▸ BLOCCO DI TESTO:

Martedì 16 gennaio alle 21 il capolavoro di Umberto Eco al Municipale nell'ambito del cartellone Altri Percorsi. Versione teatrale firmata da Stefano Massini

La prima versione teatrale italiana del capolavoro di Umberto Eco “Il nome della rosa” è l’omaggio al celebre scrittore firmato da Stefano Massini, tra gli autori teatrali più apprezzati in Italia e all’estero, con la regia di Leo Muscato e un cast di grandi interpreti. Prodotto da Teatro Stabile di Torino, Teatro Stabile di Genova e Teatro Stabile del Veneto

“Il nome della rosa” va in scena al Teatro Municipale di Piacenza martedì 16 gennaio alle ore 21, e si annuncia ancora una volta il tutto esaurito. Lo spettacolo è inserito nel cartellone Altri Percorsi della Stagione di Prosa “Tre per Te” 2017/2018 proposta da Teatro Gioco Vita, direzione artistica di Diego Maj, con la Fondazione Teatri di Piacenza, il Comune di Piacenza e il sostegno di Fondazione di Piacenza e Vigevano, con Crédit Agricole - Cariparma main sponsor di Fondazione Teatri.

“Il nome della rosa” di Umberto Eco, tradotto in 47 lingue, ha vinto il Premio Strega nel 1981, e la sua versione cinematografica è stata diretta da Jean-Jacques Annaud nel 1986, protagonista Sean Connery. La prima trasposizione teatrale italiana di questo straordinario best seller è di Stefano Massini, scrittore e drammaturgo, autore di “Lehman Trilogy”. La regia dello spettacolo è affidata a Leo Muscato, che per il Teatro Stabile di Torino ha diretto “Come vi piace”. Muscato, che alterna regie di prosa a quelle liriche, ha trovato nel romanzo di Eco una sfida appassionante.

«Dietro ad un racconto avvincente e trascinante, - sono le parole del regista - il romanzo di Umberto Eco nasconde una storia dagli infiniti livelli di lettura; un incrocio di segni dove ognuno ne nasconde un altro. La struttura stessa del romanzo è di forte matrice teatrale. Vi è un prologo, una scansione temporale in sette giorni, e la suddivisione di ogni singola giornata in otto capitoli, che corrispondono alle ore liturgiche del convento (Mattutino, Laudi, Prima, Terza, Sesta, Nona, Vespri, Compieta). Ogni capitolo è introdotto da un sottotitolo utile a orientare il lettore, che in questo modo sa già cosa accade prima ancora di leggerlo; quindi la sua attenzione non è focalizzata da cosa accadrà, ma dal come. Questa modalità, a noi teatranti ricorda i cartelli di brechtiana memoria e lo straniamento che ha caratterizzato la sua drammaturgia».

▸ LE TUE ISTRUZIONI:
Riscrivi il testo sullo spettacolo "Il nome della rosa" tra "La prima versione" e "di Fondazione Teatri.", estremi inclusi, sostituendo "cartellone" con "programma".

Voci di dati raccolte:
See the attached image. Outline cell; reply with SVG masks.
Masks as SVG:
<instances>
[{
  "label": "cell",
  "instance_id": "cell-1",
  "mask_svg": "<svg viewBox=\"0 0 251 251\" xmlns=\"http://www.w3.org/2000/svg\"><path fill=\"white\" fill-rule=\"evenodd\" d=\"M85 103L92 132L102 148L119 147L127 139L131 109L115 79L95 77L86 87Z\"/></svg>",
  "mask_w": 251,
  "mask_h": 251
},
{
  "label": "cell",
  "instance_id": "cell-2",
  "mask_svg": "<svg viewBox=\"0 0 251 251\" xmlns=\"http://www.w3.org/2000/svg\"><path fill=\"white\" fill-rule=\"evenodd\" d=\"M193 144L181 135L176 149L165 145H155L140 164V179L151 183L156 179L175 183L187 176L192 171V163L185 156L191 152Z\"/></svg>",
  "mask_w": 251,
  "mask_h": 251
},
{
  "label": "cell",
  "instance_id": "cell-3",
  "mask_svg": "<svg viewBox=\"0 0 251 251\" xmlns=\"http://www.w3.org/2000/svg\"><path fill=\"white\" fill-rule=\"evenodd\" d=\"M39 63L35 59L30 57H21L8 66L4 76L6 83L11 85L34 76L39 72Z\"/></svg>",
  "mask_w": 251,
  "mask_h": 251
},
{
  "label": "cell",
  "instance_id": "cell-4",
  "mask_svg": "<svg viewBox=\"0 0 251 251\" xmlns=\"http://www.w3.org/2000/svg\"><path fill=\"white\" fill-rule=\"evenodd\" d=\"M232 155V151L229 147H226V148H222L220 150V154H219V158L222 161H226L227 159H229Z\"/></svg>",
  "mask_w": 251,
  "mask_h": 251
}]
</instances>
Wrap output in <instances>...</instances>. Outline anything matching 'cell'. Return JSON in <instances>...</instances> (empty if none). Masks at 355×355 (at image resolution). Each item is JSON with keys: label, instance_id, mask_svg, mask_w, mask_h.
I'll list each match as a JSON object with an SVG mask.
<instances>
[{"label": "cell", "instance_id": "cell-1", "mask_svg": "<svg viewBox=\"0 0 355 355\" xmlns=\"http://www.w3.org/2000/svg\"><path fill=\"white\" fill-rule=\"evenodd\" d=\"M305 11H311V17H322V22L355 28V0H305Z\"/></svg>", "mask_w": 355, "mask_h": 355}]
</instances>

▸ COMPITO SVOLTO:
La prima versione teatrale italiana del capolavoro di Umberto Eco “Il nome della rosa” è l’omaggio al celebre scrittore firmato da Stefano Massini, tra gli autori teatrali più apprezzati in Italia e all’estero, con la regia di Leo Muscato e un cast di grandi interpreti. Prodotto da Teatro Stabile di Torino, Teatro Stabile di Genova e Teatro Stabile del Veneto

“Il nome della rosa” va in scena al Teatro Municipale di Piacenza martedì 16 gennaio alle ore 21, e si annuncia ancora una volta il tutto esaurito. Lo spettacolo è inserito nel programma Altri Percorsi della Stagione di Prosa “Tre per Te” 2017/2018 proposta da Teatro Gioco Vita, direzione artistica di Diego Maj, con la Fondazione Teatri di Piacenza, il Comune di Piacenza e il sostegno di Fondazione di Piacenza e Vigevano, con Crédit Agricole - Cariparma main sponsor di Fondazione Teatri.